Em termos comportamentais, há uma propensão para interações pacíficas, com exemplos de agressão que tendem a ser proactivas em vez de reativas. Os bebés de todas as espécies tendem a envolver-se em brincadeiras sociais e não sociais que muitas vezes facilitam a socialização e a criação de laços. Há também provas significativas de comportamentos, onde os descendentes são guiados e cuidados por adultos que não são os seus antepassados diretos.

A equipa levou a cabo uma revisão de centenas de genes especulados para serem envolvidos em mudanças nos tecidos embrionários considerados como sendo em parte responsáveis pela domesticação, encontrando algumas evidências de que a evolução favoreceu pelo menos algumas dúzias dessas sequências em elefantes.

Os exemplos fornecidos podem ser simplesmente casos de apanhar cereja o que se encaixa. Por exemplo, outros animais que foram submetidos a domesticação desenvolvem-se em raças com orelhas flexíveis e caudas encaracoladas.

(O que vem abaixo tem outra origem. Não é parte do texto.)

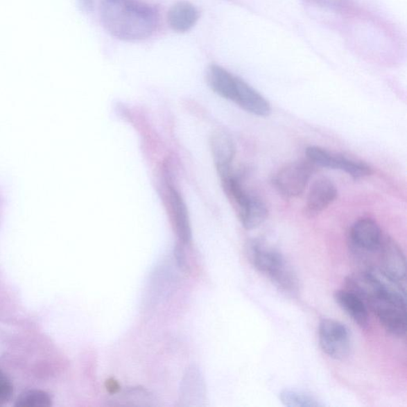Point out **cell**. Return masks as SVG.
<instances>
[{
	"label": "cell",
	"mask_w": 407,
	"mask_h": 407,
	"mask_svg": "<svg viewBox=\"0 0 407 407\" xmlns=\"http://www.w3.org/2000/svg\"><path fill=\"white\" fill-rule=\"evenodd\" d=\"M167 202L173 230L179 241L182 243H188L191 241L192 232L187 205L181 194L171 186L168 187Z\"/></svg>",
	"instance_id": "ba28073f"
},
{
	"label": "cell",
	"mask_w": 407,
	"mask_h": 407,
	"mask_svg": "<svg viewBox=\"0 0 407 407\" xmlns=\"http://www.w3.org/2000/svg\"><path fill=\"white\" fill-rule=\"evenodd\" d=\"M335 170L343 171L355 179L370 176L372 173V168L365 162L341 154L335 155Z\"/></svg>",
	"instance_id": "5bb4252c"
},
{
	"label": "cell",
	"mask_w": 407,
	"mask_h": 407,
	"mask_svg": "<svg viewBox=\"0 0 407 407\" xmlns=\"http://www.w3.org/2000/svg\"><path fill=\"white\" fill-rule=\"evenodd\" d=\"M245 249L249 262L260 273L268 276L276 287L286 294H297L300 280L283 254L258 240L249 241Z\"/></svg>",
	"instance_id": "7a4b0ae2"
},
{
	"label": "cell",
	"mask_w": 407,
	"mask_h": 407,
	"mask_svg": "<svg viewBox=\"0 0 407 407\" xmlns=\"http://www.w3.org/2000/svg\"><path fill=\"white\" fill-rule=\"evenodd\" d=\"M334 300L347 315L362 329L369 325L368 309L365 302L354 292L340 290L335 292Z\"/></svg>",
	"instance_id": "7c38bea8"
},
{
	"label": "cell",
	"mask_w": 407,
	"mask_h": 407,
	"mask_svg": "<svg viewBox=\"0 0 407 407\" xmlns=\"http://www.w3.org/2000/svg\"><path fill=\"white\" fill-rule=\"evenodd\" d=\"M232 101L253 115L265 117L271 113L270 103L259 92L238 77Z\"/></svg>",
	"instance_id": "9c48e42d"
},
{
	"label": "cell",
	"mask_w": 407,
	"mask_h": 407,
	"mask_svg": "<svg viewBox=\"0 0 407 407\" xmlns=\"http://www.w3.org/2000/svg\"><path fill=\"white\" fill-rule=\"evenodd\" d=\"M18 407H49L51 406V399L48 394L42 390H31L21 395L16 401Z\"/></svg>",
	"instance_id": "ac0fdd59"
},
{
	"label": "cell",
	"mask_w": 407,
	"mask_h": 407,
	"mask_svg": "<svg viewBox=\"0 0 407 407\" xmlns=\"http://www.w3.org/2000/svg\"><path fill=\"white\" fill-rule=\"evenodd\" d=\"M13 387L10 379L0 372V403L7 401L12 394Z\"/></svg>",
	"instance_id": "d6986e66"
},
{
	"label": "cell",
	"mask_w": 407,
	"mask_h": 407,
	"mask_svg": "<svg viewBox=\"0 0 407 407\" xmlns=\"http://www.w3.org/2000/svg\"><path fill=\"white\" fill-rule=\"evenodd\" d=\"M199 18L198 9L187 1L173 4L167 15L168 24L171 29L179 33L191 31L197 24Z\"/></svg>",
	"instance_id": "4fadbf2b"
},
{
	"label": "cell",
	"mask_w": 407,
	"mask_h": 407,
	"mask_svg": "<svg viewBox=\"0 0 407 407\" xmlns=\"http://www.w3.org/2000/svg\"><path fill=\"white\" fill-rule=\"evenodd\" d=\"M338 197V189L328 178H320L312 184L306 202L307 214L313 216L322 213Z\"/></svg>",
	"instance_id": "8fae6325"
},
{
	"label": "cell",
	"mask_w": 407,
	"mask_h": 407,
	"mask_svg": "<svg viewBox=\"0 0 407 407\" xmlns=\"http://www.w3.org/2000/svg\"><path fill=\"white\" fill-rule=\"evenodd\" d=\"M106 388L110 393H116L119 389V385L115 379H110L106 383Z\"/></svg>",
	"instance_id": "44dd1931"
},
{
	"label": "cell",
	"mask_w": 407,
	"mask_h": 407,
	"mask_svg": "<svg viewBox=\"0 0 407 407\" xmlns=\"http://www.w3.org/2000/svg\"><path fill=\"white\" fill-rule=\"evenodd\" d=\"M175 256L179 267L184 270H187L189 268L187 259L182 244H177L175 247Z\"/></svg>",
	"instance_id": "ffe728a7"
},
{
	"label": "cell",
	"mask_w": 407,
	"mask_h": 407,
	"mask_svg": "<svg viewBox=\"0 0 407 407\" xmlns=\"http://www.w3.org/2000/svg\"><path fill=\"white\" fill-rule=\"evenodd\" d=\"M308 7L332 13H347L354 8V0H302Z\"/></svg>",
	"instance_id": "e0dca14e"
},
{
	"label": "cell",
	"mask_w": 407,
	"mask_h": 407,
	"mask_svg": "<svg viewBox=\"0 0 407 407\" xmlns=\"http://www.w3.org/2000/svg\"><path fill=\"white\" fill-rule=\"evenodd\" d=\"M318 340L325 354L336 361H343L351 351L348 328L333 319H323L319 324Z\"/></svg>",
	"instance_id": "277c9868"
},
{
	"label": "cell",
	"mask_w": 407,
	"mask_h": 407,
	"mask_svg": "<svg viewBox=\"0 0 407 407\" xmlns=\"http://www.w3.org/2000/svg\"><path fill=\"white\" fill-rule=\"evenodd\" d=\"M313 172V164L309 161L291 162L276 173L275 186L283 196L297 198L305 191Z\"/></svg>",
	"instance_id": "8992f818"
},
{
	"label": "cell",
	"mask_w": 407,
	"mask_h": 407,
	"mask_svg": "<svg viewBox=\"0 0 407 407\" xmlns=\"http://www.w3.org/2000/svg\"><path fill=\"white\" fill-rule=\"evenodd\" d=\"M383 234L376 221L370 218L357 220L352 225L349 236L350 251L360 259L378 254Z\"/></svg>",
	"instance_id": "5b68a950"
},
{
	"label": "cell",
	"mask_w": 407,
	"mask_h": 407,
	"mask_svg": "<svg viewBox=\"0 0 407 407\" xmlns=\"http://www.w3.org/2000/svg\"><path fill=\"white\" fill-rule=\"evenodd\" d=\"M279 399L286 406L290 407H318L322 404L312 395L301 390L285 389L279 394Z\"/></svg>",
	"instance_id": "2e32d148"
},
{
	"label": "cell",
	"mask_w": 407,
	"mask_h": 407,
	"mask_svg": "<svg viewBox=\"0 0 407 407\" xmlns=\"http://www.w3.org/2000/svg\"><path fill=\"white\" fill-rule=\"evenodd\" d=\"M103 26L114 37L123 41L148 39L158 26L159 10L139 0H102Z\"/></svg>",
	"instance_id": "6da1fadb"
},
{
	"label": "cell",
	"mask_w": 407,
	"mask_h": 407,
	"mask_svg": "<svg viewBox=\"0 0 407 407\" xmlns=\"http://www.w3.org/2000/svg\"><path fill=\"white\" fill-rule=\"evenodd\" d=\"M210 146L217 171L220 177L230 175L236 146L229 134L216 131L211 137Z\"/></svg>",
	"instance_id": "30bf717a"
},
{
	"label": "cell",
	"mask_w": 407,
	"mask_h": 407,
	"mask_svg": "<svg viewBox=\"0 0 407 407\" xmlns=\"http://www.w3.org/2000/svg\"><path fill=\"white\" fill-rule=\"evenodd\" d=\"M367 306L388 334L395 338H404L407 330L406 297L381 291Z\"/></svg>",
	"instance_id": "3957f363"
},
{
	"label": "cell",
	"mask_w": 407,
	"mask_h": 407,
	"mask_svg": "<svg viewBox=\"0 0 407 407\" xmlns=\"http://www.w3.org/2000/svg\"><path fill=\"white\" fill-rule=\"evenodd\" d=\"M381 268L399 284L406 286V265L403 250L392 238L384 236L379 250Z\"/></svg>",
	"instance_id": "52a82bcc"
},
{
	"label": "cell",
	"mask_w": 407,
	"mask_h": 407,
	"mask_svg": "<svg viewBox=\"0 0 407 407\" xmlns=\"http://www.w3.org/2000/svg\"><path fill=\"white\" fill-rule=\"evenodd\" d=\"M268 216L267 205L262 200L253 196L247 213L241 222L244 229L252 230L261 225L267 220Z\"/></svg>",
	"instance_id": "9a60e30c"
}]
</instances>
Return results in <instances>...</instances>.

Os investigadores argumentam que “as espécies domesticadas não costumam mostrar o conjunto completo de características associadas à domesticação”, uma vez que diferentes blocos de características podem fragmentar-se e já não sofrer seleção. Significa que é menos provável que os elefantes percam a estrutura já desenvolvida nas suas orelhas, dada a sua utilidade para a termorregulação.

Até que ponto as três espécies de elefantes podem ou não ter tomado o caminho evolutivo para a “felicidade” pró-social, doméstica, depende principalmente de a própria hipótese fazer uma boa teoria capaz de explicar a razão pela qual certas características sociais podem ser normalmente encontradas em diversas espécies.

Se o fizer, poderemos encontrar outros animais numa fase de domesticação. Golfinhos, talvez, ou várias espécies de aves ou roedores podem também ter sofrido alterações semelhantes que favorecem graus de complexidade social em detrimento do músculo e da fúria.

Uma vez vista como uma virtude exclusiva da humanidade, a tendência para dar prioridade à orientação pacífica, expressão emocional complexa, e um amor geral uns pelos outros, pode ser uma opção aberta a muitos animais sociais.

Tal como com muitos traços que uma vez definiram a nossa espécie, os seres humanos simplesmente levaram a domesticação para o nível seguinte.